● Page extract:

8. You smile with insane pride when the girls tell you that not everyone at summer camp knows they are siblings. Because one girl said to Kallista in disbelief: "You two are related?," only to have Kallista answer: "Yeah! My sister is adopted from China. And we are sisters." And you delight as Athena agrees and smiles too, nodding as Kallista relates the tale.

9. You spend hours -- nay, days -- searching for library books gone AWOL. Their topics, because they are Athena's, are always "dogs" or "penguins." These books, like their subjects, spread themselves into the most inconceivable spaces of your modest home: under beds, inside couch cushions, in suitcases tucked away in basement storage. Why? Because Athena loves these stories, and these animals must travel with her, through the patches of her wide and excitable mind.

10. Your youngest, Kallista (recently 6), stops you in the middle of a bike ride to share her most-secret secret, which only you, her Daddy, can know. No, it's not that she is really a spy -- that was the last secret, now fair-use public knowledge -- but another whispered glimpse into the imaginative heart of a girl whose thoughts are like sunbeams. And whose trust in you is like a shower of kisses.

● Excerpted data:
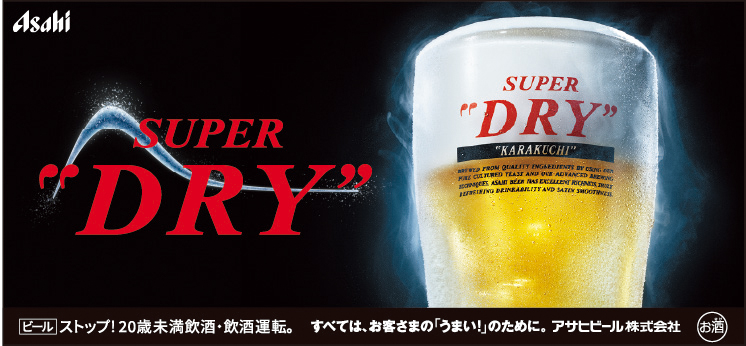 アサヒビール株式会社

--

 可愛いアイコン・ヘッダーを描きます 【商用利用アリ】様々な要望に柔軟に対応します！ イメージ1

● Problem description:
Please go on with the numbered list about Athena and Kallista, picking up after its last item. The material stands apart from the numbered list about Athena and Kallista.

● Output of the task:
11. You now accept that the girls will, at times -- to express their displeasure or their surprise or their joy -- shoot you with "invisible arrows" that they draw from a quiver tethered invisibly to their back. They are alternately Cupid, Artemis, Robin Hood, or one of the various figures from the Renaissance Fair just over the Wisconsin border, a place where they imagine themselves lost in carny mazes looking for gleaming gold coins. You do accept their arrows -- whether from love or temporary displeasure. And with your wife, you counter with your own game...

12. You together let the girls try to "block" your "romantic kisses" with Kelly, which turns into a group tickle-and-hug session, and which quickly causes all invisible arrows to fade into air. This reminds you of why everything your daughters do, and that you do in turn as a parent, no matter how odd, or wonderful, or frustrating, expresses itself through the thousands of small sacrifices that have transformed you into a person that once, before the arrival of these children and their arrows, you could have never even known.